The investigation, led by the Civil Division of the Justice Department, examines whether Kabbage and other fintech companies miscalculated the amount of assistance borrowers were entitled to under the Paycheck Protection Program. (PPP) because of the confusion over how to account for payroll taxes, the three people said. .
A fourth person with direct knowledge of the matter said a number of fintechs were asked about P3 tax issues, but declined to provide names.
An investigation does not necessarily indicate wrongdoing and it is not clear whether the investigation will result in sanctions against the companies, two of the three sources said.
A spokesperson for the Department of Justice declined to comment.
Kabbage Inc., which manages Kabbage’s PPP loans and also operates under the K Servicing brand, did not respond to multiple calls and emails seeking comment.
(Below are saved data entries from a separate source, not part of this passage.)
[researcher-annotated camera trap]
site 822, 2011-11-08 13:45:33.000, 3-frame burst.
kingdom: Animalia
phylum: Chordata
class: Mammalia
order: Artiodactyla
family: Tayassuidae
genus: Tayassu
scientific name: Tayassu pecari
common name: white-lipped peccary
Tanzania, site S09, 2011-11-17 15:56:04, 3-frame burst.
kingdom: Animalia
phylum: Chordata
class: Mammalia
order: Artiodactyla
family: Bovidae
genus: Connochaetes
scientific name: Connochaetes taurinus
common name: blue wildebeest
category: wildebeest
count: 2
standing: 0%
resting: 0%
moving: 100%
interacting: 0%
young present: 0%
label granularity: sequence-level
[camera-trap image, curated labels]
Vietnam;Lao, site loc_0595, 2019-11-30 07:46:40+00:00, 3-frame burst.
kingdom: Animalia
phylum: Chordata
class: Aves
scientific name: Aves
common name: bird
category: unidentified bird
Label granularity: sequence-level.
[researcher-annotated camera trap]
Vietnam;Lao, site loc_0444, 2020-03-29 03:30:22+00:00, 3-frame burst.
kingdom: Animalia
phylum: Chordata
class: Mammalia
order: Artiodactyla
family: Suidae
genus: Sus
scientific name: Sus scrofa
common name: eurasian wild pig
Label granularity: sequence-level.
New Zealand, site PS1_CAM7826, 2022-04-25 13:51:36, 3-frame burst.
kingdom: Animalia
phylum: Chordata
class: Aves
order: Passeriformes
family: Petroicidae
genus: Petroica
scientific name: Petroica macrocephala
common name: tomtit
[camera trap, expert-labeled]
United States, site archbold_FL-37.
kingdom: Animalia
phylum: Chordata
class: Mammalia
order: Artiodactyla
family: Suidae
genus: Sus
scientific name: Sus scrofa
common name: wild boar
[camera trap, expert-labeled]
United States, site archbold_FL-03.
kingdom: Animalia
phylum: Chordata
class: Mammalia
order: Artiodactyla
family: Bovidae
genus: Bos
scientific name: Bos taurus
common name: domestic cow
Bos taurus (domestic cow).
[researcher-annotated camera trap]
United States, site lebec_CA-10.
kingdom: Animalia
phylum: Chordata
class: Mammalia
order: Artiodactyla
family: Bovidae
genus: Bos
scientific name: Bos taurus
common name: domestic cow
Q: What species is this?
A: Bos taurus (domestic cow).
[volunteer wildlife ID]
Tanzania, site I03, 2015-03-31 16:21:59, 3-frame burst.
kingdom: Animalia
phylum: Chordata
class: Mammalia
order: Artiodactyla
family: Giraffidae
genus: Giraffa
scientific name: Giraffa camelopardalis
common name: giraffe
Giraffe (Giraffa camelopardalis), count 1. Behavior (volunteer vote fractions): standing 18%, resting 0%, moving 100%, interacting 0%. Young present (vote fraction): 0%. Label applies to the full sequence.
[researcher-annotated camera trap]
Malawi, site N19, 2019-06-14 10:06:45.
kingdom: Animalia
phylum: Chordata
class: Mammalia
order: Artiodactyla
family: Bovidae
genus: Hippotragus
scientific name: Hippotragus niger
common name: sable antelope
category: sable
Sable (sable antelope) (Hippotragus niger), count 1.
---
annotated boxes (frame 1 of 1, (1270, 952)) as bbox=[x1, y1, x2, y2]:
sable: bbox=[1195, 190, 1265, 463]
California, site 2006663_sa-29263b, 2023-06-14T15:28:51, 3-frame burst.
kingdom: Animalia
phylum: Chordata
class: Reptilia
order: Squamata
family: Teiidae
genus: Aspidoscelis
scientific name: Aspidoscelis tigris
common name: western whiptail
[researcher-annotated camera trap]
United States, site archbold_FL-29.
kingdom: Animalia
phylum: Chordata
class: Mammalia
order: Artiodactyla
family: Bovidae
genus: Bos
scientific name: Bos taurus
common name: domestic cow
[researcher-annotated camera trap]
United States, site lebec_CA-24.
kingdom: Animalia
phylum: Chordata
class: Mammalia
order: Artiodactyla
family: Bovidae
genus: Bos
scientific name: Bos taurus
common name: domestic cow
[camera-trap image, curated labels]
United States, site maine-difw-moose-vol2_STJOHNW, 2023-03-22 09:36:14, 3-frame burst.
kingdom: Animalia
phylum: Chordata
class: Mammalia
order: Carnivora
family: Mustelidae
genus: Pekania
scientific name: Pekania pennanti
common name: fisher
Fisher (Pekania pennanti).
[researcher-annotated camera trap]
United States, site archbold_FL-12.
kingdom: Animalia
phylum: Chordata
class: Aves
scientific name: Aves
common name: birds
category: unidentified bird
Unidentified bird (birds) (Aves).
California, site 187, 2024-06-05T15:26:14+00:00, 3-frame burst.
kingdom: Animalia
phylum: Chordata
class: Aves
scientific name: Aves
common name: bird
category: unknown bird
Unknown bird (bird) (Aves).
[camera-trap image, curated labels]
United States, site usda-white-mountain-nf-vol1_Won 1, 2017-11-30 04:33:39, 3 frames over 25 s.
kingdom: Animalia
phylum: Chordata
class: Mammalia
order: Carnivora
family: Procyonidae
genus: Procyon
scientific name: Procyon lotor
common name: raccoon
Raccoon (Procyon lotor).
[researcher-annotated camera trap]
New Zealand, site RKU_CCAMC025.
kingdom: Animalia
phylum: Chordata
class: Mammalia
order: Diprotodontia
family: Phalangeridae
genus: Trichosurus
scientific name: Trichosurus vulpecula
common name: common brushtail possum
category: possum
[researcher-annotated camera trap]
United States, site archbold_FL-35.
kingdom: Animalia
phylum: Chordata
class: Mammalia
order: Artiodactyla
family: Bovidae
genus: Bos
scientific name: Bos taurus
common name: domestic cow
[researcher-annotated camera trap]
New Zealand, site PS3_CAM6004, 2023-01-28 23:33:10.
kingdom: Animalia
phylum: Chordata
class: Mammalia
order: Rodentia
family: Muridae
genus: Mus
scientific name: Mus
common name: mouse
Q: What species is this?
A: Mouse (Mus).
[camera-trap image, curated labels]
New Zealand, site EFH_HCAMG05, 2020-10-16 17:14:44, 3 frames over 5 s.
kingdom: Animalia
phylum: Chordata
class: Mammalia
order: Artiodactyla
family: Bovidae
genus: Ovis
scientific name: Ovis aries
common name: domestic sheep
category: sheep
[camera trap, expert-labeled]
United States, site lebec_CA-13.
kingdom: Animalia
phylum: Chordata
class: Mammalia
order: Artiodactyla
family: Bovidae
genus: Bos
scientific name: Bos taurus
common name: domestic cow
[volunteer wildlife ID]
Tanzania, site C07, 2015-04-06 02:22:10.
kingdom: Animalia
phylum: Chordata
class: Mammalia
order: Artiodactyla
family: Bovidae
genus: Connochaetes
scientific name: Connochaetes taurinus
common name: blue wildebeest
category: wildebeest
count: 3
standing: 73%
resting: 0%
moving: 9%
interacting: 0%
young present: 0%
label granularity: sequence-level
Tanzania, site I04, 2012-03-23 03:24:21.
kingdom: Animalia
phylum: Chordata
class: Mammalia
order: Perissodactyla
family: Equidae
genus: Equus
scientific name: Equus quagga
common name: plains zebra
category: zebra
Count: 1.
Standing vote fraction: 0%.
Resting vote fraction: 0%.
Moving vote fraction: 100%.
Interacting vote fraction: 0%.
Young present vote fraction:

Spokesperson for American Express Co. (AXP.N), who in August bought most of Kabbage’s assets other than its loan portfolio, declined to comment.
The previously unpublished investigation highlights how the unprecedented $ 780 billion program, launched by the Small Business Administration (SBA) on April 3, 2020, to mitigate the fallout from COVID-19 closures, has created legal and human risks. reputation for some lenders.
Reuters reported in November, a handful of federal agencies were monitoring lenders on a range of P3 issues, including failing to properly verify borrower payroll expense calculations and potentially discriminatory lending policies.
Under the PPP, major banks, community lenders, and fintechs have provided millions of government-guaranteed loans to small businesses affected by pandemic lockdowns. If borrowers spend the money on payroll and other business expenses, the government reimburses the lender on behalf of the borrower.
Although the program was hailed as a lifeline for small businesses, its launch was rushed and many of its rules were initially unclear. One of the challenges that lenders faced in April 2020 was how to account for federal, state, and local taxes when calculating a company’s overall salary costs, which determined their maximum eligible loan.
Some lenders overestimated taxes, potentially increasing lending, while others underestimated taxes, potentially denying borrowers the help they were entitled to, the two sources said.
Fintechs came to the government’s attention because they were processing high-speed loans using software that in some cases had problems causing errors in applications, one of the sources said. Other industry sources also said that fintechs’ use of automated lending platforms with few manual checks led to the replication of errors across thousands of loans.
SBA data showed that fintechs issued around $ 26.5 billion in PPP loans. Kabbage made nearly 300,000 PPP loans worth $ 7 billion between April 3, 2020 and August 8, 2020, according to his website.
Lenders have said they are under enormous pressure to quickly lend huge sums of money to millions of businesses, while being forced to follow the ever-changing rules of P3s.
An SBA spokeswoman declined to comment.